«Miguel y Francisco», la extraordinaria iniciativa que del 25 al 30 del mes pasado unió indisolublemente las ciudades de Monte Sant’Angelo y Asís, concluyó a finales de junio.
Gracias a la sólida sinergia entre la Basílica y la administración municipal, este evento celebró dos aniversarios históricos: el 800 aniversario del Tránsito de San Francisco y el 15 aniversario del reconocimiento del Santuario de San Miguel por la UNESCO.
El corazón del proyecto reside en el profundo vínculo espiritual que unió al Pobre de Asís y al Arcángel: una admiración que transformó los días del evento en un acontecimiento de fe, historia y cultura.

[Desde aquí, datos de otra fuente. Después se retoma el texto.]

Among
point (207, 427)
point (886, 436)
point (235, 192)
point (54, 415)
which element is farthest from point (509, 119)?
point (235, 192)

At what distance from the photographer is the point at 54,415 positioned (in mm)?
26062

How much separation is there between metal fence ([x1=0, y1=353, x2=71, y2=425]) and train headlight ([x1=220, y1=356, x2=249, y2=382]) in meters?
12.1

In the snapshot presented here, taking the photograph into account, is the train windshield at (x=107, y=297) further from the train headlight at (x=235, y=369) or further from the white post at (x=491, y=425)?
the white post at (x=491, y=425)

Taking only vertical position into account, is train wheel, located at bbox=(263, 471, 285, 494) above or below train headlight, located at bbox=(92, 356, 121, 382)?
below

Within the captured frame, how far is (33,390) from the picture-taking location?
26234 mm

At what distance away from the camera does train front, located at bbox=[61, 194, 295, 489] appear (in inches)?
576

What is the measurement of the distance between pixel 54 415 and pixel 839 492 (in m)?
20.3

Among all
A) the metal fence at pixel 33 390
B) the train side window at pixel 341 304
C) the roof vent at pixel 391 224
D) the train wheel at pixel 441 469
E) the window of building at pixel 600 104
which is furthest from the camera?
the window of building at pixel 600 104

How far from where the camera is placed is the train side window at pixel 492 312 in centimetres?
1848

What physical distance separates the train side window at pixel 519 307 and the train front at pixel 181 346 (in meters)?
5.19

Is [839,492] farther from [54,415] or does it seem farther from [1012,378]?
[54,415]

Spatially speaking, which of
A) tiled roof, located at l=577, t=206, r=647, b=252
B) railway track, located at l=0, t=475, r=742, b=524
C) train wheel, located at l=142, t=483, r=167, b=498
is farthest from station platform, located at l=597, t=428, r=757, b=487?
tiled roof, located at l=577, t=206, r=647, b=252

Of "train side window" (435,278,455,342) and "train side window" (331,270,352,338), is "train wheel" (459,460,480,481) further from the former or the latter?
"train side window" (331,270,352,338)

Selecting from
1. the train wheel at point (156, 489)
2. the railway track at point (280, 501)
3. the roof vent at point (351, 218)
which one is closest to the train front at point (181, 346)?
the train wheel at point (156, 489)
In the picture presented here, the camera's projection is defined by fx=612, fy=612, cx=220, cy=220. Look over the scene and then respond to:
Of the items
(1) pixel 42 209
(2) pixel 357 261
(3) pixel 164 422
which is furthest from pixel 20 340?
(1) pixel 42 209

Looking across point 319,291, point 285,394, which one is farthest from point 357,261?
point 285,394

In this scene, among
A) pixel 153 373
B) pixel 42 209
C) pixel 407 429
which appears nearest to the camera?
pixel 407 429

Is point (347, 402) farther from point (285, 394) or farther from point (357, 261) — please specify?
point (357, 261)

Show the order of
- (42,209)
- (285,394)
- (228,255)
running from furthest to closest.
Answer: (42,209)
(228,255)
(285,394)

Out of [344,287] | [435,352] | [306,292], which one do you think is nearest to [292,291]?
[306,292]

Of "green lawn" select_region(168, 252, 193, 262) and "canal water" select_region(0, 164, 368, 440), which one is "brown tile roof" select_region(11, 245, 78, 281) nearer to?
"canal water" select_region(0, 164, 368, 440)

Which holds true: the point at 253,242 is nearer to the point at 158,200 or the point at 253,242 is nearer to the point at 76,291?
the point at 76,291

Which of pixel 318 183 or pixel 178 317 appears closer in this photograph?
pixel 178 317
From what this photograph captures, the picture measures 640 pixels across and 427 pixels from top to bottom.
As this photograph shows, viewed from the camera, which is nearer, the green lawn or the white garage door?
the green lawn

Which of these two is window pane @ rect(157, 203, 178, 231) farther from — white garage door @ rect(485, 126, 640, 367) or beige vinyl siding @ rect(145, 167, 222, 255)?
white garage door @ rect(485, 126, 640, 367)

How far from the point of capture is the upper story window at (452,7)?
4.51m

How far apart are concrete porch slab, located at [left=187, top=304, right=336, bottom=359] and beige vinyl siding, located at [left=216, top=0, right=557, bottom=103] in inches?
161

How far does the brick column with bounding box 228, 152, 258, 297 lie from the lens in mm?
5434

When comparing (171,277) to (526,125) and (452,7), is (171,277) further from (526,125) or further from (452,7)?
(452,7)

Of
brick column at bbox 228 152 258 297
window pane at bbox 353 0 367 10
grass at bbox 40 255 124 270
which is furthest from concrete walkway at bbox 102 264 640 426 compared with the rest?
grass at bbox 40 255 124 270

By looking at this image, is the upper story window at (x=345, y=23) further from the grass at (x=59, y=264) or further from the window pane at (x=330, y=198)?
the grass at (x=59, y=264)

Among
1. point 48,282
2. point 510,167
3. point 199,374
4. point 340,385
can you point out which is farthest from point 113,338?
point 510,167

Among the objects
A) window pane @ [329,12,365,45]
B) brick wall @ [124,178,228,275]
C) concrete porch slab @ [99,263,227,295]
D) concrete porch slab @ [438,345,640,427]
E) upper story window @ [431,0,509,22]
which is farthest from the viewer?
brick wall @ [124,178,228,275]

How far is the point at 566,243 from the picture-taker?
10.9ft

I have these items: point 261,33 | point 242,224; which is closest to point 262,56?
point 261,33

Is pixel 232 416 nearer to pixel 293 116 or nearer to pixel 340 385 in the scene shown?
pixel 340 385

Algunos momentos destacados:
El 26 de junio, el obispo de Asís, Nocera Umbra, Gualdo Tadino, Mons. Felice Accrocca celebró la solemne Eucaristía junto a su homólogo de la Diócesis de Siponto-Gargano, Mons. Franco Moscone; el rector de la Basílica Celeste, P. Ladislao Suchy; el custodio del Sacro Convento y el rector de la Porciúncula de Asís, P. Marco Moroni y P. Massimo Travascio; y las autoridades de ambos centros. Al finalizar la liturgia, tras develar una placa conmemorativa, las dos delegaciones firmaron la renovación del Pacto de Amistad.

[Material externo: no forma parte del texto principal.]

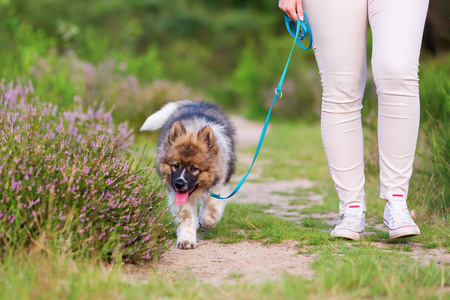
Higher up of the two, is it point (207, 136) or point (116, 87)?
point (116, 87)

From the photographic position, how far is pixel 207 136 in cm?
398

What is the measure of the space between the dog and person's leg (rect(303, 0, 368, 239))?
88cm

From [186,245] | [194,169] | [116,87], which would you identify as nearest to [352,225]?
[186,245]

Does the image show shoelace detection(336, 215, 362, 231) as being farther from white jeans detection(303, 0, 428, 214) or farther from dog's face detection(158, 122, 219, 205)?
dog's face detection(158, 122, 219, 205)

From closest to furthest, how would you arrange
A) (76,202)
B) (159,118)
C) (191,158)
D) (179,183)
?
(76,202), (179,183), (191,158), (159,118)

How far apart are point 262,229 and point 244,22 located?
22007 millimetres

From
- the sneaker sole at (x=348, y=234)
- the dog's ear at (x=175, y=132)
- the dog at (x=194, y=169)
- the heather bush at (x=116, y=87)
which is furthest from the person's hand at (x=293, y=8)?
the heather bush at (x=116, y=87)

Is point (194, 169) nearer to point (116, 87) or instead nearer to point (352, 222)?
point (352, 222)

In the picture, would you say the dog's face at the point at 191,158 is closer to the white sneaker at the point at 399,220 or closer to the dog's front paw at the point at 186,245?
the dog's front paw at the point at 186,245

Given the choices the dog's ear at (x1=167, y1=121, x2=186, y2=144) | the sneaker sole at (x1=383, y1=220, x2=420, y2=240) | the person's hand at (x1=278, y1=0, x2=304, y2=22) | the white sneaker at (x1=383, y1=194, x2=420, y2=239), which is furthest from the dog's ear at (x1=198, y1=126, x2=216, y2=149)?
the sneaker sole at (x1=383, y1=220, x2=420, y2=240)

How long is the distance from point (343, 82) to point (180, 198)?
52.1 inches

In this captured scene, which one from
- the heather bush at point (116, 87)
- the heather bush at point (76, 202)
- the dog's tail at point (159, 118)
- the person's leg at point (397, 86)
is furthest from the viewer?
the heather bush at point (116, 87)

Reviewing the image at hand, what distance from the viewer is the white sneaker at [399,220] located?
127 inches

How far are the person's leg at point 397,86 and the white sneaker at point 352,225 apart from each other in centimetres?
18
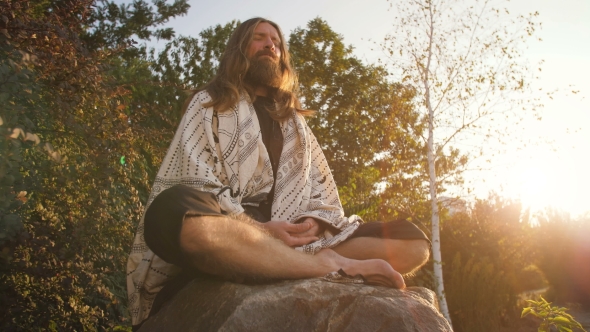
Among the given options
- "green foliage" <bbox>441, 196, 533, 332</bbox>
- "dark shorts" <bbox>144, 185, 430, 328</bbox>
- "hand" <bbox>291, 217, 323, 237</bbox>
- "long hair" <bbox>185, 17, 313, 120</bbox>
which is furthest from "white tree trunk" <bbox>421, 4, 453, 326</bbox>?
"dark shorts" <bbox>144, 185, 430, 328</bbox>

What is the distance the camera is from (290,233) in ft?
8.46

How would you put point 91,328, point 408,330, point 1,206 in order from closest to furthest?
point 408,330
point 1,206
point 91,328

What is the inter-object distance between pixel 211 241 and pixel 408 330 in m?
0.84

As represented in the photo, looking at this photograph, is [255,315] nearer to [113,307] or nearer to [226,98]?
[226,98]

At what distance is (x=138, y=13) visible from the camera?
8906mm

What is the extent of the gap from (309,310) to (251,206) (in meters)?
1.03

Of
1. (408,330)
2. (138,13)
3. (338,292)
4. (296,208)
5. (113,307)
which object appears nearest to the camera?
(408,330)

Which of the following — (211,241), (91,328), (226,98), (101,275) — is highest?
(226,98)

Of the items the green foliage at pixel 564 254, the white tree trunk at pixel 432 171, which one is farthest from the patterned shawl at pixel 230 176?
the green foliage at pixel 564 254

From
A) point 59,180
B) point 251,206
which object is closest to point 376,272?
point 251,206

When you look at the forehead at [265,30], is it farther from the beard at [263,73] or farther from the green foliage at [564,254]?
the green foliage at [564,254]

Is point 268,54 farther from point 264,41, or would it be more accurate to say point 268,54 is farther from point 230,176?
point 230,176

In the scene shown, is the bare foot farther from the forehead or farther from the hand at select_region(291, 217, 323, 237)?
the forehead

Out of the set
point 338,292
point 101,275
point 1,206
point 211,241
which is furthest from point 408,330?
point 101,275
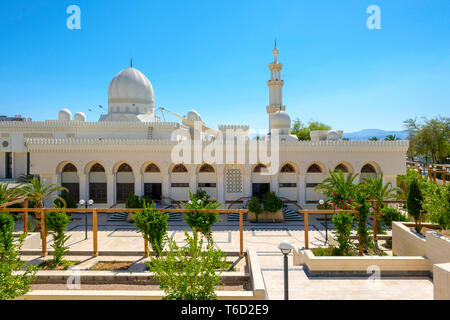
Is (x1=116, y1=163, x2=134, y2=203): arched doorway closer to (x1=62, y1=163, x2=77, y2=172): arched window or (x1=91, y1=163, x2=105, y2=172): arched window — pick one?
(x1=91, y1=163, x2=105, y2=172): arched window

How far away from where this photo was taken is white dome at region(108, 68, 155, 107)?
24719 mm

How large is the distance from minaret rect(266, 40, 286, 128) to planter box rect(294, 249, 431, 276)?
2223cm

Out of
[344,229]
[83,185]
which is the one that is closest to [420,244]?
[344,229]

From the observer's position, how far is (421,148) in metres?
33.1

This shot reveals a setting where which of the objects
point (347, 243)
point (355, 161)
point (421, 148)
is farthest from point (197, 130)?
point (421, 148)

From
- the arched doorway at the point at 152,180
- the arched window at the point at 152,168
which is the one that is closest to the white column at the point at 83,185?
the arched doorway at the point at 152,180

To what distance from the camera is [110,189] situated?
19.0 metres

El 27 de junio, la cultura fue protagonista con la apertura especial de monumentos y museos: la Noche Blanca del Patrimonio Cultural representó una oportunidad única para que ciudadanos y turistas se sumergieran en los tesoros que alberga el circuito museístico TECUM.
La acogida del manto de San Francisco el 28 de junio fue una experiencia conmovedora. La reliquia recorrió las calles principales de Monte Sant’Angelo antes de ser entronizada en la Gruta Sagrada, convirtiéndose en lugar de oración y veneración para cientos de fieles.
El programa concluyó el 30 de junio con el Perdón de Gargano. El recorrido espiritual y penitencial que unía los dos lugares sagrados de San Miguel y San Pío fue introducido por una reflexión del Padre Walter Insero, profesor de la Pontificia Universidad Gregoriana, centrada en el significado simbólico del manto en las Sagradas Escrituras. Estas reflexiones meditativas ayudaron a dar sentido a la marcha que los numerosos participantes se preparaban para emprender.
“Miguel y Francisco” no fue solo una celebración, sino una confirmación de que la historia y la espiritualidad, cuando se encuentran, son capaces de construir puentes duraderos entre comunidades.